Faced with questions and concerns regarding how emerging more efficient and lower cost methods of AI computing will affect the market for massively powerful and power-hungry GPUs, Nvidia chief Jensen Huang did not flinch, and suggested that the demand for more powerful AI computing infrastructure is only increasing.
During Nvidia’s fiscal fourth quarter 2025 earnings call, Huang answered an initial question about the changing dynamics in the transition from AI training to AI inference with a lengthy statement making the case for even more AI hype (quoted from the Motley Fool earnings transcript):
“There are now multiple scaling laws. There's the pre-training scaling law, and that's going to continue to scale because we have multimodality. We have data that came from reasoning that are now [using] to do pre-training. And then the second is post-training skilling, using reinforcement learning human feedback, reinforcement learning AI feedback, reinforcement learning, verifiable rewards. The amount of computation you use for post-training is actually higher than pre-training. And it's kind of sensible in the sense that you could, while you're using reinforcement learning, generate an enormous amount of synthetic data or synthetically generated tokens. AI models are basically generating tokens to train AI models. And that's post-trade. And the third part, this is the part… is test-time compute or reasoning, long thinking, inference scaling. They're all basically the same ideas. And there, you have a chain of thought, you have search. The amount of tokens generated, the amount of inference compute needed, is already 100x more than the one-shot examples and the one-shot capabilities of large language models in the beginning. And that's just the beginning… The idea that the next generation could have thousands of times and even, hopefully, extremely thoughtful and simulation-based and search-based models that could be hundreds of thousands, millions of times more compute than today is in our future.”
This was Nvidia’s first earnings call since Chinese company DeepSeek shook the AI sector to its core with a claim that it was able to train an AI model for as little as $6.5 million (a figure now widely doubted) using techniques like reinforcement learning and inference-based statistical reasoning on a lower number of GPUs than companies like OpenAI have used to train their models. DeepSeek also used Nvidia H800 GPUs, the chips that Nvidia modified in order to be able to sell them into China. H800s have a lower data rate and are generally lower-priced (although that may be changing is growing demand) than Nvidia's premium H100 GPUs. The revelations of what was essentially a workaround hedge against US sanctions against China caused sharp drops in stock values, including Nvidia’s, across the AI sector.
Huang also said Nvidia’s newest Blackwell GPUs were actually designed with the rise of inference reasoning in mind. “Blackwell is going to be incredible across the board. And when you have a data center that allows you to configure and use your data center based on are you doing more pre-training now, post-training now, or scaling out your inference, our architecture is fungible and easy to use in all of those different ways.”
Nvidia’s fiscal Q4 2025 Blackwell sales of about $11 billion, according to Huang, back up this excitement. Huang added, “We defined Blackwell for this moment, a single platform that can easily transition from pre-trading, post-training, and test time scaling.”
These comments came during the Q&A portion of an earnings call that followed an earnings report that detailed another robust quarterly performance for Nvidia.
Fiscal Q4 2025 revenue came in at $39.3 billion, showing 78% year-over-year growth and setting a new quarterly record, while also beating analyst estimates that hovered around $38 billion. Fiscal full-year revenue reached $130.5 billion, representing growth of 114% over fiscal year 2024. Net income for Q4 2025 was just over $22 billion, way up from $12.2 billion reported for the same quarter a year ago.
Kress also provided a positive outlook on the current quarter, with overall revenue expected to reach $43 billion, plus or minus 2%.
“Continuing with its strong demand, we expect a significant ramp of Blackwell in Q1,” she said. “We expect sequential growth in both Data Center and Gaming.”
Yet, despite all the positive commentary and record revenue, implacable stock market investors drove down Nvidia’s share price by about 3.5% as of mid-day Thursday, when shares stood at $127.42.

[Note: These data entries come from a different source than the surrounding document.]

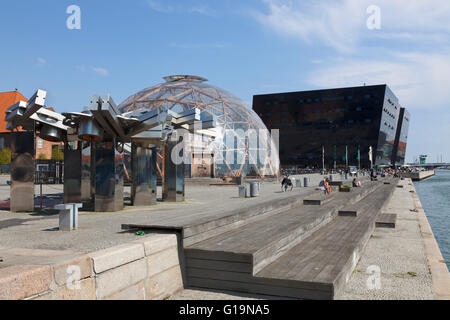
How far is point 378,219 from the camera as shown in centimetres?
1382

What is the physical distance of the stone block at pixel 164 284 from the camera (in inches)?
227

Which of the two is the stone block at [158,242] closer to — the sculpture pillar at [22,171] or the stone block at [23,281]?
the stone block at [23,281]

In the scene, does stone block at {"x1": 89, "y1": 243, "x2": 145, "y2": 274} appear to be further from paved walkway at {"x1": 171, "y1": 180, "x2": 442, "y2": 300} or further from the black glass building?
the black glass building

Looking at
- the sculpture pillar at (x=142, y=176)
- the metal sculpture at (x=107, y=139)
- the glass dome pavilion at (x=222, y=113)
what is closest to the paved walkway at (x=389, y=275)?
the metal sculpture at (x=107, y=139)

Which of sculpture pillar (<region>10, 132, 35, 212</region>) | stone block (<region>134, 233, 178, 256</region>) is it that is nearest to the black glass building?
sculpture pillar (<region>10, 132, 35, 212</region>)

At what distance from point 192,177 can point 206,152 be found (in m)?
2.66

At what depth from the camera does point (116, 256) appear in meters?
5.27

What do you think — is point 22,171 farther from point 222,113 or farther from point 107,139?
point 222,113

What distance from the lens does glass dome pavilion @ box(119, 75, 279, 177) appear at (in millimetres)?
33438

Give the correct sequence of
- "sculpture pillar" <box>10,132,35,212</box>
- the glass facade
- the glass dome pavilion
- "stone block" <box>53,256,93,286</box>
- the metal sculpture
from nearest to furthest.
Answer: "stone block" <box>53,256,93,286</box>, the metal sculpture, "sculpture pillar" <box>10,132,35,212</box>, the glass dome pavilion, the glass facade

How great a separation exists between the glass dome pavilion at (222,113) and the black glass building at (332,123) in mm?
64304

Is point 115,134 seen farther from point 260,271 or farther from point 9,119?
point 260,271

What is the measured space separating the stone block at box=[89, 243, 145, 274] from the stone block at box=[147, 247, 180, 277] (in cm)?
23
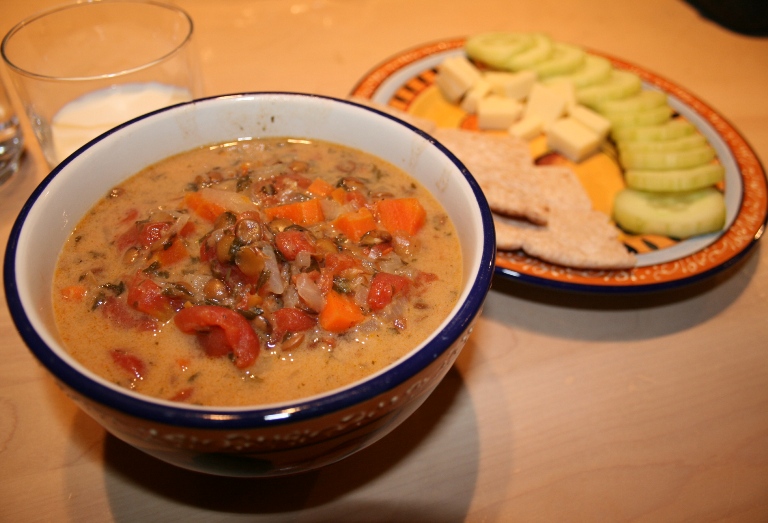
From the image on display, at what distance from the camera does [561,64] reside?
3.85m

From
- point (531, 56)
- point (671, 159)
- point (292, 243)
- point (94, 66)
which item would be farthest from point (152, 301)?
point (531, 56)

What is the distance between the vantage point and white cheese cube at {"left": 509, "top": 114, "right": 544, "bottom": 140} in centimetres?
353

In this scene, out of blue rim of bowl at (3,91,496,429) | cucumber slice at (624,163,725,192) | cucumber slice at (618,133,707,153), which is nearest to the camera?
blue rim of bowl at (3,91,496,429)

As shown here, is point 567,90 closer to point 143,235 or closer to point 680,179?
point 680,179

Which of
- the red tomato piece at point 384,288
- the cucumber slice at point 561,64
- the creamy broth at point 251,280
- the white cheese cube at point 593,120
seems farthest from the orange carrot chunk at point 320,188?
the cucumber slice at point 561,64

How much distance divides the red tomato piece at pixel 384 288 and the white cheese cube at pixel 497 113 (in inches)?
81.4

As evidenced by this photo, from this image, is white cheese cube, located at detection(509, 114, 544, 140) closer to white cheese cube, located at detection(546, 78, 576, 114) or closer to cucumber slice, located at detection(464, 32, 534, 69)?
white cheese cube, located at detection(546, 78, 576, 114)

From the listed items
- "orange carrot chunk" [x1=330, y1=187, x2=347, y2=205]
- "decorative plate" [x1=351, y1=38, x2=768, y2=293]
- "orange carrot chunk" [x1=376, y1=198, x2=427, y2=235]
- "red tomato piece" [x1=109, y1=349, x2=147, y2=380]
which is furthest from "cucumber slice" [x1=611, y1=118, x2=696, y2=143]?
"red tomato piece" [x1=109, y1=349, x2=147, y2=380]

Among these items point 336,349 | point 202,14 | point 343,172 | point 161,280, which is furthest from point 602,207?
point 202,14

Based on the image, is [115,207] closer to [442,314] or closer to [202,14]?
[442,314]

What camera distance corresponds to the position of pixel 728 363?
2365 mm

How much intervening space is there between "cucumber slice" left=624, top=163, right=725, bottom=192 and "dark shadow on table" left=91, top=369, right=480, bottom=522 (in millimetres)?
1870

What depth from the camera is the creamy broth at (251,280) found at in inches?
61.5

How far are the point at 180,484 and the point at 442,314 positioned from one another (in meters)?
1.00
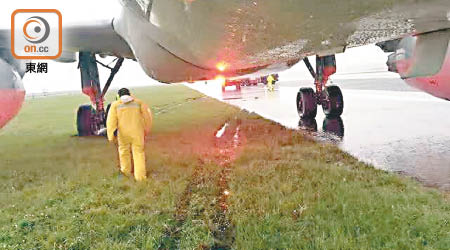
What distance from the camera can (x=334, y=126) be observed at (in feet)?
29.3

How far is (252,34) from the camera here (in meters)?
2.78

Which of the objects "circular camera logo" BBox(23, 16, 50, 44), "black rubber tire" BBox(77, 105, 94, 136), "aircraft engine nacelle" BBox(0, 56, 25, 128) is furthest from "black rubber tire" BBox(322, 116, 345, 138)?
"aircraft engine nacelle" BBox(0, 56, 25, 128)

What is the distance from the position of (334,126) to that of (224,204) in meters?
5.85

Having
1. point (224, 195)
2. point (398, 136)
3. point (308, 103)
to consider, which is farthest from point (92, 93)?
point (398, 136)

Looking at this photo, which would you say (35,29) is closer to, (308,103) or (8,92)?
(8,92)

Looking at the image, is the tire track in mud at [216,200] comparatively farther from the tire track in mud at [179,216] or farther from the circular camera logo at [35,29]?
the circular camera logo at [35,29]

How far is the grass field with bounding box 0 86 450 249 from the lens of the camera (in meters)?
2.93

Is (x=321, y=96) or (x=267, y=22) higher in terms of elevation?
(x=267, y=22)

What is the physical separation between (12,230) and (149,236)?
4.21ft

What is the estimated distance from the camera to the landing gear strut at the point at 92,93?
872cm

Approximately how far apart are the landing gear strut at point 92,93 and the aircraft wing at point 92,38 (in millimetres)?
946

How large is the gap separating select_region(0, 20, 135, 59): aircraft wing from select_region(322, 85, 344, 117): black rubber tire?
556 cm

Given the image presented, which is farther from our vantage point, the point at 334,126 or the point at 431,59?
the point at 334,126

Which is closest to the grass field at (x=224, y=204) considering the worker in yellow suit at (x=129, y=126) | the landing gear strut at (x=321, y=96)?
the worker in yellow suit at (x=129, y=126)
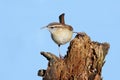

In addition, despite the revenue success and bright outlook, and even though Nvidia continues to hype demand for high-priced GPUs, the company also seems to recognize that it is the right time to start talking about how it also can save its customers some AI computing costs going forward.
Nvidia CFO Colette Kress, during her initial comments of the earnings call, said that Blackwell’s 25x higher token throughput on reasoning AI models comes with 20x lower cost than the previous generation Nvidia H100.
On the general topic of efficiency and cost reduction, she added, “Companies across industries are tapping into Nvidia’s [full-stack] inference platform to boost performance and slash costs. ServiceNow tripled inference throughput and cut costs by 66% using Nvidia TensorRT for its screenshot feature. Perplexity sees 435 million monthly queries and reduced its inference costs 3x with Nvidia Triton Inference Server and TensorRT-LLM. Microsoft Bing achieved a 5x speed up at major TCO [total cost of ownership] savings for visual search across billions of images with Nvidia TensorRT and acceleration libraries.”